AIM:
Copy the material below word for word, omitting the pictures.

ROWS:

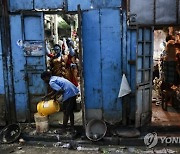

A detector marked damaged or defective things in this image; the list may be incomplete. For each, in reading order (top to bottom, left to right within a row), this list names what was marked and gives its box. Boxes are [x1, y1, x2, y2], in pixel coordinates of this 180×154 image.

rusty metal panel [155, 0, 176, 24]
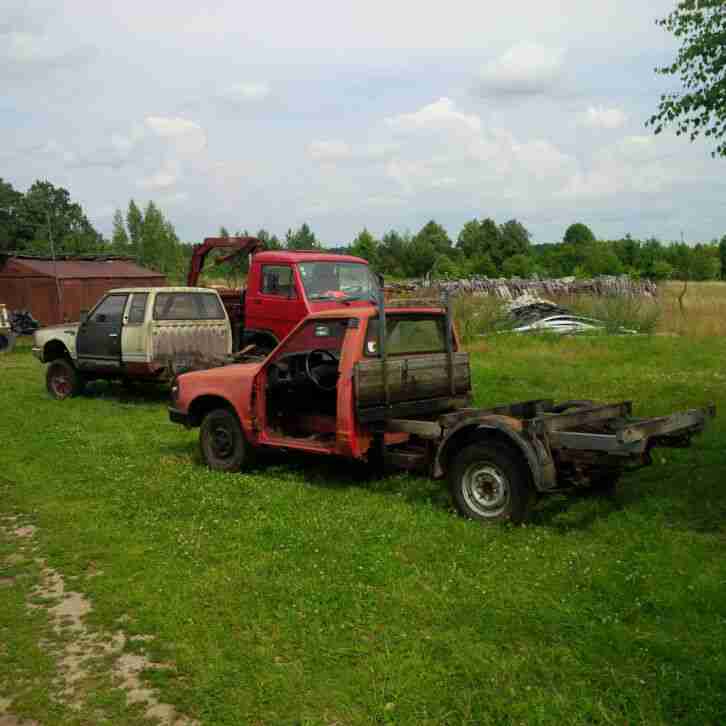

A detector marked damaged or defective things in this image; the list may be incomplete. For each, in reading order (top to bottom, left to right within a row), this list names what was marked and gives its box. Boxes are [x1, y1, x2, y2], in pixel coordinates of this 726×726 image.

rusty metal shed [0, 255, 166, 326]
rusted vehicle body [32, 286, 232, 398]
rusted vehicle body [185, 237, 378, 352]
rusted vehicle body [171, 298, 716, 528]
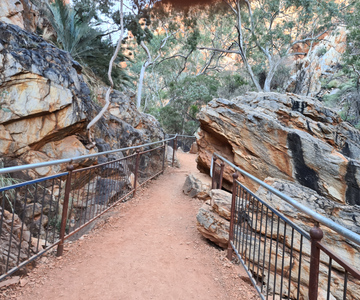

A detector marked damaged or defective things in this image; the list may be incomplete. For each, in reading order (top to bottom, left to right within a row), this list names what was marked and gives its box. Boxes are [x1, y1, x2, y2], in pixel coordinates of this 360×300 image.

rusty metal railing [0, 136, 177, 282]
rusty metal railing [211, 154, 360, 298]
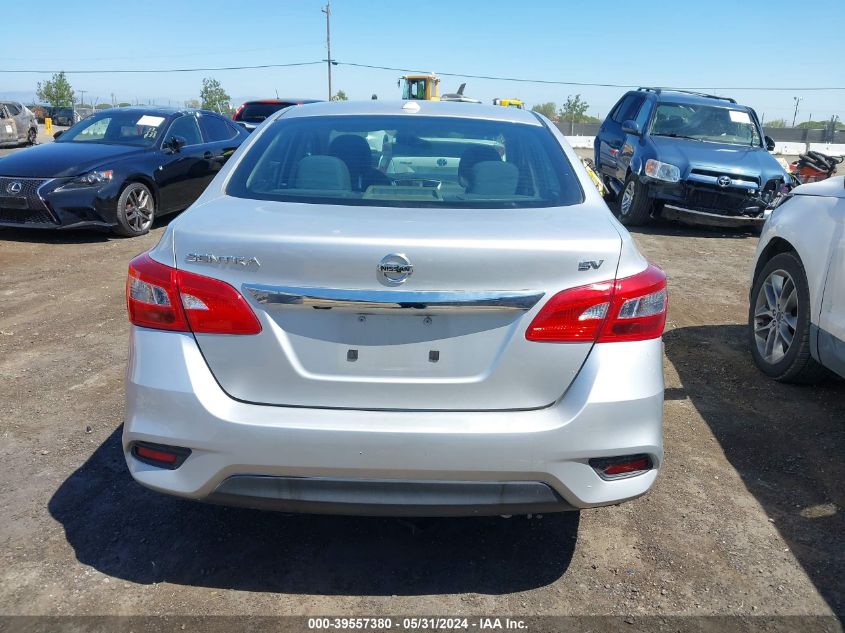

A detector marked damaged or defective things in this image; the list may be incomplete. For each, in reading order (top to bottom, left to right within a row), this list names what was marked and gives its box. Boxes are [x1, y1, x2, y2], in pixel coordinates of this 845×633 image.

damaged car front [600, 89, 792, 227]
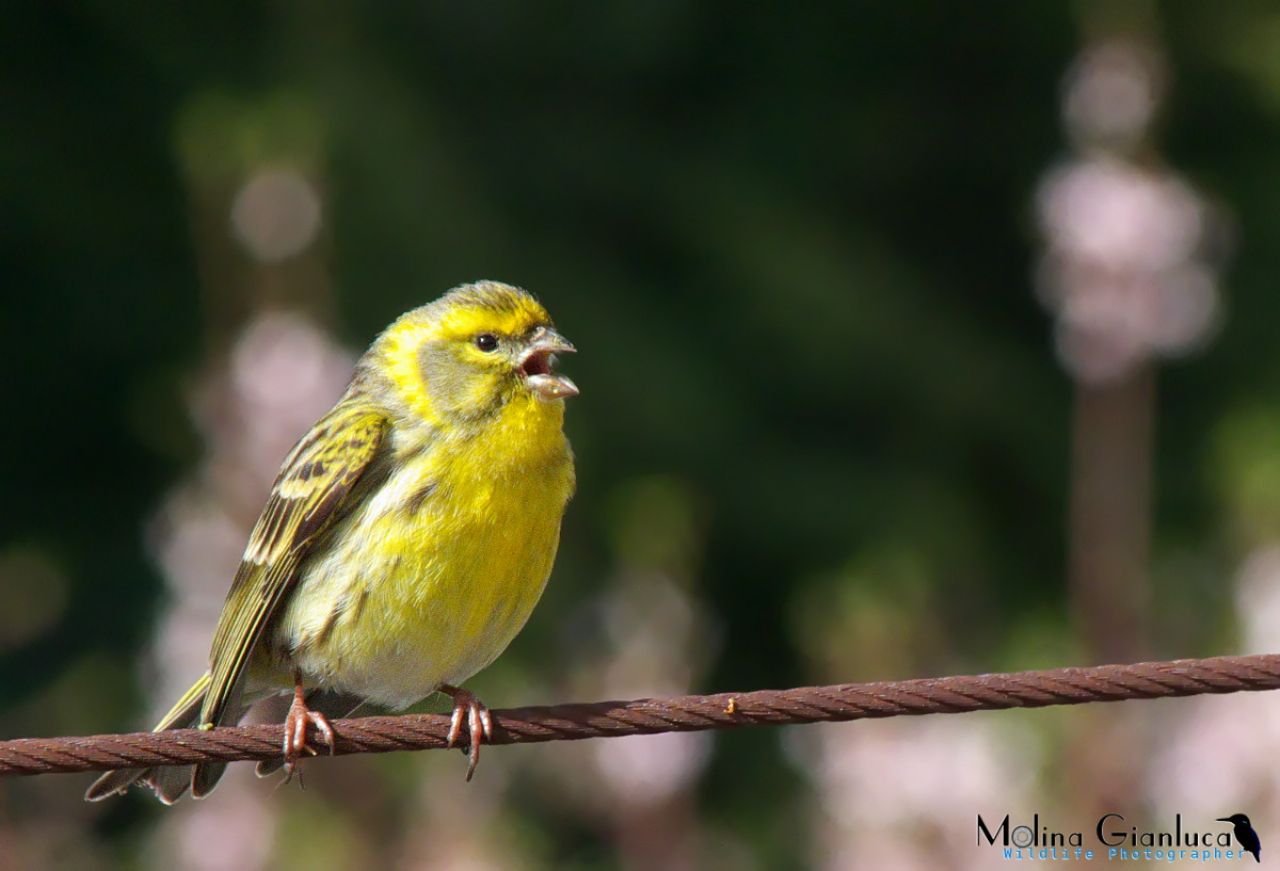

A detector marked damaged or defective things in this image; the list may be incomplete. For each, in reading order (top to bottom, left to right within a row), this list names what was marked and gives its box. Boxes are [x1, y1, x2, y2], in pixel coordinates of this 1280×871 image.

rusty metal cable [2, 653, 1280, 773]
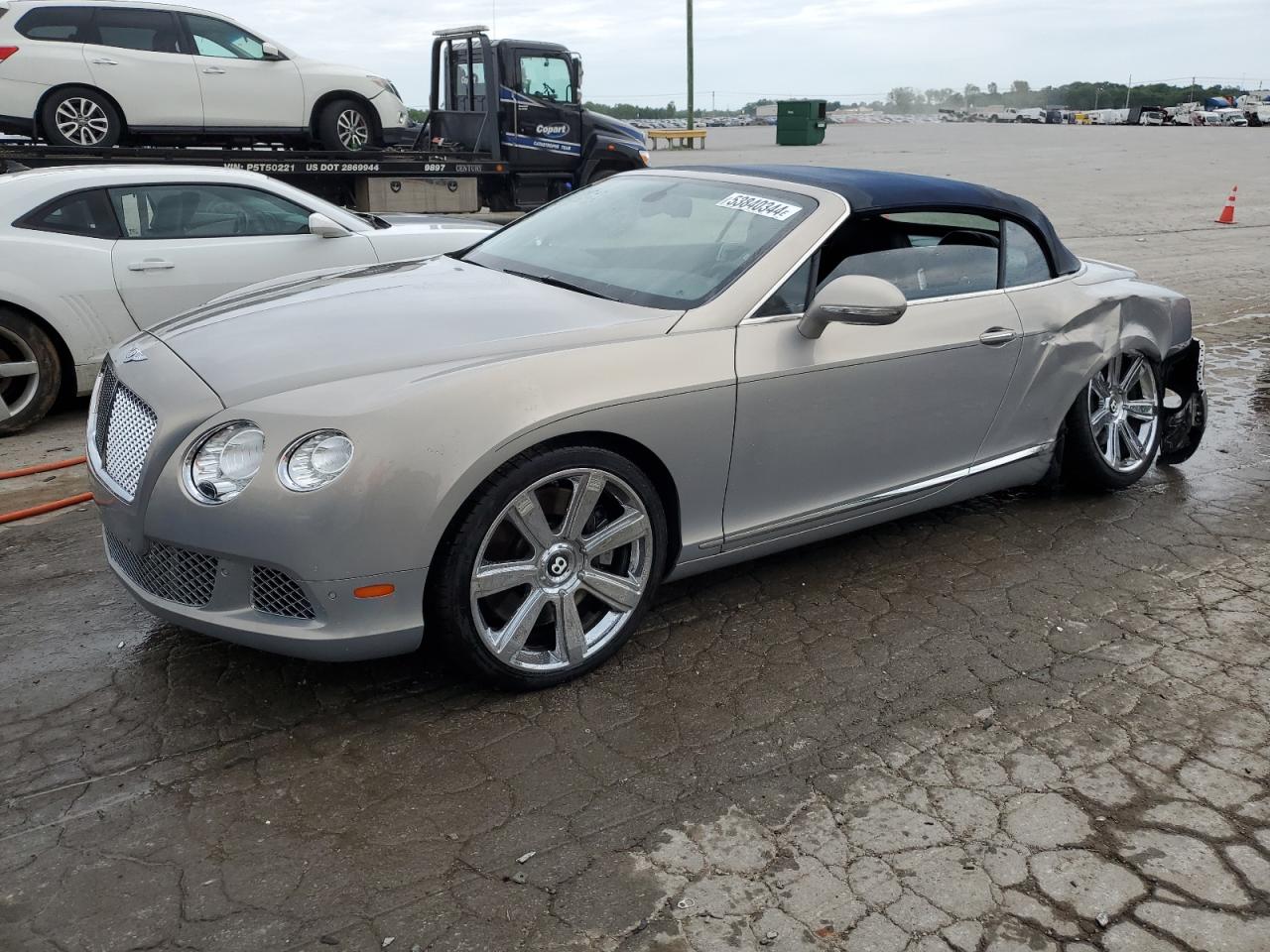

FINISHED ANSWER:
A detector marked damaged or defective things in this image; the list may be incomplete. For each, in reading order (top to bottom, left to right within a row), this list names what was marked and gives its box. Boxes are [x1, y1, x2, y2], in pixel coordinates of this 180×154 image.

rusty metal panel [155, 0, 176, 24]

A detector marked damaged or defective things in this image; the list may be incomplete. For each, in reading order (top to bottom, left to right within a row), this list names what was marked and gives its box. Boxes are [x1, y1, x2, y2], in pixel coordinates of this 726×726 image.

rusty metal shed [0, 255, 166, 326]
rusted vehicle body [32, 286, 232, 398]
rusted vehicle body [185, 237, 378, 352]
rusted vehicle body [171, 298, 716, 528]

A detector marked damaged or defective things in this image; the list may be incomplete. For each, in reading order (top to bottom, left to right within a row), this list names what was marked and gives its box. Boxes are [x1, y1, x2, y2], in pixel coordinates of this 360×300 image.

rusty metal railing [0, 136, 177, 282]
rusty metal railing [211, 154, 360, 298]

A detector marked damaged or defective things in this image; the list may be incomplete. For each, in reading order (top to bottom, left to right within a row), this list names what was marked and gives its box. Boxes are [x1, y1, x2, y2], in pixel coordinates of this 845×633 image.

damaged car front [600, 89, 792, 227]

A detector marked damaged or defective things in this image; the list may be incomplete. For each, in reading order (top to bottom, left to right within a row), this list names what was marked and gives its box. Boxes are [x1, y1, x2, y2], in pixel coordinates of this 1280×871 image.

rusty metal cable [2, 653, 1280, 773]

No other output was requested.